Le Sarah N, Porebski Benjamin T, McCoey Julia, Fodor James, Riley Blake, Godlewska Marlena, Góra Monika, Czarnocka Barbara, Banga J Paul, Hoke David E, Kass Itamar, Buckle Ashley M
Biomedicine Discovery Institute and Department of Biochemistry and Molecular Biology, Monash University, Clayton, Australia.
The Centre of Postgraduate Medical Education, Department of Biochemistry and Molecular Biology, Warsaw, Poland.
PLoS One. 2015 Dec 1;10(12):e0142615. doi: 10.1371/journal.pone.0142615. eCollection 2015.

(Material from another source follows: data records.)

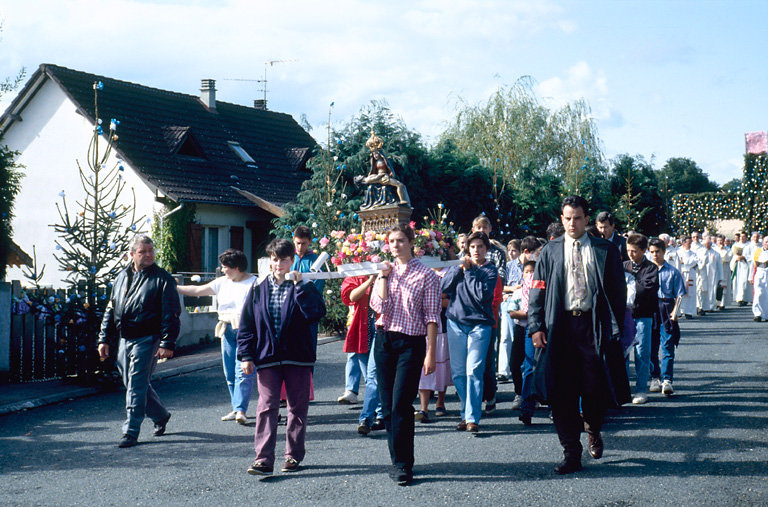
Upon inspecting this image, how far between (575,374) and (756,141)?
37243 mm

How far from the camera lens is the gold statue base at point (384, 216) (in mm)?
14648

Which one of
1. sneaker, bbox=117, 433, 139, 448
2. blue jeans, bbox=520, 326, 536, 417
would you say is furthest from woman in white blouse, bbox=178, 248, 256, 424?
blue jeans, bbox=520, 326, 536, 417

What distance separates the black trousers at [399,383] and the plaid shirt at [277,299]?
75 centimetres

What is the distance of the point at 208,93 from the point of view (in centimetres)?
3288

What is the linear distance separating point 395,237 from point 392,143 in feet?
58.5

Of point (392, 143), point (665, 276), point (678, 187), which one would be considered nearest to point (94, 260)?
point (665, 276)

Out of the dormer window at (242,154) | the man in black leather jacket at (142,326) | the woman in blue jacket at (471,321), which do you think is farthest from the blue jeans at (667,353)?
the dormer window at (242,154)

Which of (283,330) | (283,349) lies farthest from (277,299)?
(283,349)

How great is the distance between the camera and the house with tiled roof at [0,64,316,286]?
84.7 feet

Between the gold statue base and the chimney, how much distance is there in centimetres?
1976

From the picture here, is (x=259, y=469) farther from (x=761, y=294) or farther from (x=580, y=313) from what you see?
(x=761, y=294)

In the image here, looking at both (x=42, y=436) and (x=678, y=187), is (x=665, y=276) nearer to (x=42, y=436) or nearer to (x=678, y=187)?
(x=42, y=436)

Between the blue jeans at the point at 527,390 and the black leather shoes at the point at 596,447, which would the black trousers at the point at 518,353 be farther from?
the black leather shoes at the point at 596,447

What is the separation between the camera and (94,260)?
11.1m
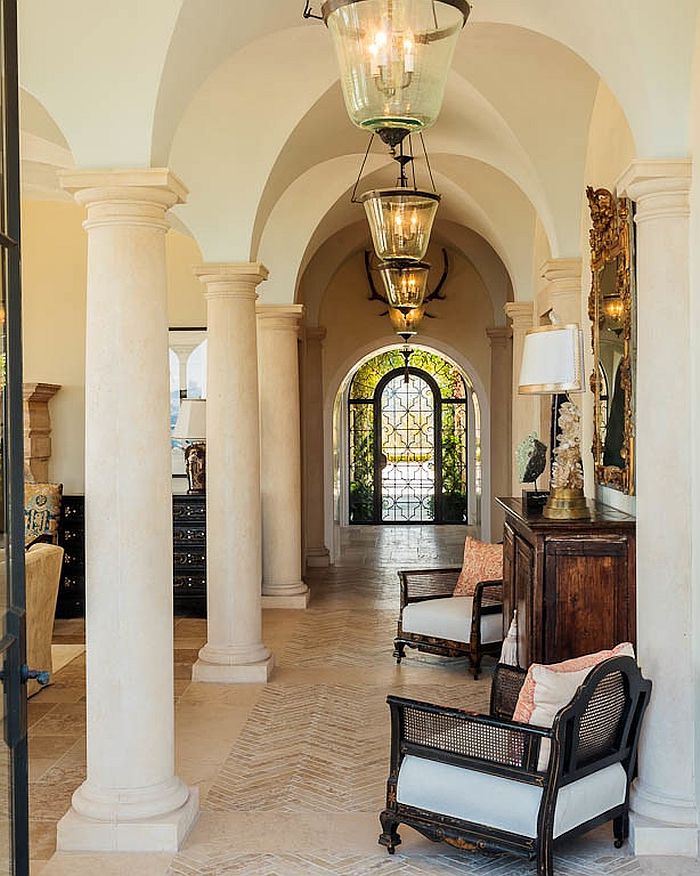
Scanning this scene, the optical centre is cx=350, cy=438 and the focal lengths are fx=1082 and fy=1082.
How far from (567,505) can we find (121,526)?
2610 millimetres

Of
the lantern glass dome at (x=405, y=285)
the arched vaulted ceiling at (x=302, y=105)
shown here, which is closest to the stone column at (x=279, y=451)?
the arched vaulted ceiling at (x=302, y=105)

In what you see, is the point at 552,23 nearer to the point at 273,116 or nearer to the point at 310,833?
the point at 273,116

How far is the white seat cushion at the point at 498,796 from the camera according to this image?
4.71m

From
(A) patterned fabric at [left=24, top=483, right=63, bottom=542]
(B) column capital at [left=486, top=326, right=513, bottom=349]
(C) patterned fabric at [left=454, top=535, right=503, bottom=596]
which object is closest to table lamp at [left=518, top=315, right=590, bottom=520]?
(C) patterned fabric at [left=454, top=535, right=503, bottom=596]

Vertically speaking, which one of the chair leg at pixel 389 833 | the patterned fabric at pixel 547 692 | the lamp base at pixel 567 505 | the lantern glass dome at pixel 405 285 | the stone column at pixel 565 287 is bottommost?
the chair leg at pixel 389 833

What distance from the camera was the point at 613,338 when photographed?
682 centimetres

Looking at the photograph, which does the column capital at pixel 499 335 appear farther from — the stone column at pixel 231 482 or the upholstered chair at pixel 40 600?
the upholstered chair at pixel 40 600

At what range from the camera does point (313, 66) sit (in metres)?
7.51

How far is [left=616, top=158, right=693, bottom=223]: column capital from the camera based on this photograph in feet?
16.3

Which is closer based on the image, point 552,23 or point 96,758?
point 96,758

Thyroid peroxidase (TPO) catalyses the biosynthesis of thyroid hormones and is a major autoantigen in Hashimoto's disease--the most common organ-specific autoimmune disease. Epitope mapping studies have shown that the autoimmune response to TPO is directed mainly at two surface regions on the molecule: immunodominant regions A and B (IDR-A, and IDR-B). TPO has been a major target for structural studies for over 20 years; however, to date, the structure of TPO remains to be determined. We have used a molecular modelling approach to investigate plausible modes of TPO structure and dimer organisation. Sequence features of the C-terminus are consistent with a coiled-coil dimerization motif that most likely anchors the TPO dimer in the apical membrane of thyroid follicular cells. Two contrasting models of TPO were produced, differing in the orientation and exposure of their active sites relative to the membrane. Both models are equally plausible based upon the known enzymatic function of TPO. The "trans" model places IDR-B on the membrane-facing side of the myeloperoxidase (MPO)-like domain, potentially hindering access of autoantibodies, necessitating considerable conformational change, and perhaps even dissociation of the dimer into monomers. IDR-A spans MPO- and CCP-like domains and is relatively fragmented compared to IDR-B, therefore most likely requiring domain rearrangements in order to coalesce into one compact epitope. Less epitope fragmentation and higher solvent accessibility of the "cis" model favours it slightly over the "trans" model. Here, IDR-B clusters towards the surface of the MPO-like domain facing the thyroid follicular lumen preventing steric hindrance of autoantibodies. However, conformational rearrangements may still be necessary to allow full engagement with autoantibodies, with IDR-B on both models being close to the dimer interface. Taken together, the modelling highlights the need to consider the oligomeric state of TPO, its conformational properties, and its proximity to the membrane, when interpreting epitope-mapping data.
甲状腺过氧化物酶(TPO)催化甲状腺激素的生物合成,并且是桥本氏病(最常见的器官特异性自身免疫性疾病)中的主要自身抗原。表位作图研究表明,针对TPO的自身免疫反应主要针对该分子上的两个表面区域:免疫显性区域A和B(IDR - A和IDR - B)。20多年来,TPO一直是结构研究的主要目标;然而,迄今为止,TPO的结构仍有待确定。我们采用分子建模方法来研究TPO结构和二聚体组织的可能模式。C末端的序列特征与卷曲螺旋二聚化基序一致,该基序很可能将TPO二聚体锚定在甲状腺滤泡细胞的顶膜中。生成了两种截然不同的TPO模型,它们的活性位点相对于膜的方向和暴露程度不同。基于TPO已知的酶功能,这两种模型同样合理。“反式”模型将IDR - B置于髓过氧化物酶(MPO)样结构域的面向膜侧,这可能会阻碍自身抗体的接近,需要相当大的构象变化,甚至可能使二聚体解离成单体。IDR - A跨越MPO和CCP样结构域,与IDR - B相比相对分散,因此很可能需要结构域重排才能聚合成一个紧密的表位。“顺式”模型的表位碎片化较少且溶剂可及性较高,这使其比“反式”模型略占优势。在这里,IDR - B聚集在面向甲状腺滤泡腔的MPO样结构域表面,防止自身抗体的空间位阻。然而,可能仍需要构象重排以允许与自身抗体充分结合,两种模型上的IDR - B都靠近二聚体界面。综上所述,该建模强调在解释表位作图数据时需要考虑TPO的寡聚状态、其构象性质及其与膜的接近程度。